What is needed:
Look through the data below for the line with "Swalot 045/090 PT4", and transcribe it exactly together with each line after it up to and including the line with "망치하르방 37화 - 웹툰 이미지 107". Give nothing else.

Data extracts:
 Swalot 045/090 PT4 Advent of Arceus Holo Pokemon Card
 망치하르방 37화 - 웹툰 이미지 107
...
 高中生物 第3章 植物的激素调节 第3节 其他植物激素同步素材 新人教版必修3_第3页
...
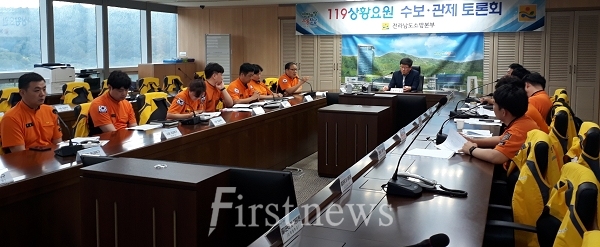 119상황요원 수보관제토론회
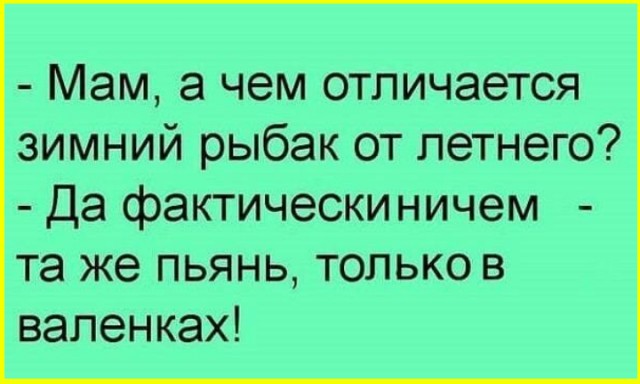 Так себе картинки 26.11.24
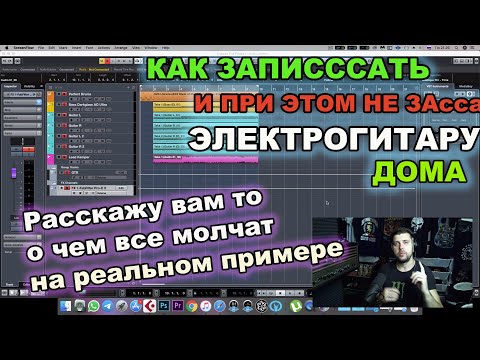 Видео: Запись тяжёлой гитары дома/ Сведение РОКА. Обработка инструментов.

Output:
 Swalot 045/090 PT4 Advent of Arceus Holo Pokemon Card
 망치하르방 37화 - 웹툰 이미지 107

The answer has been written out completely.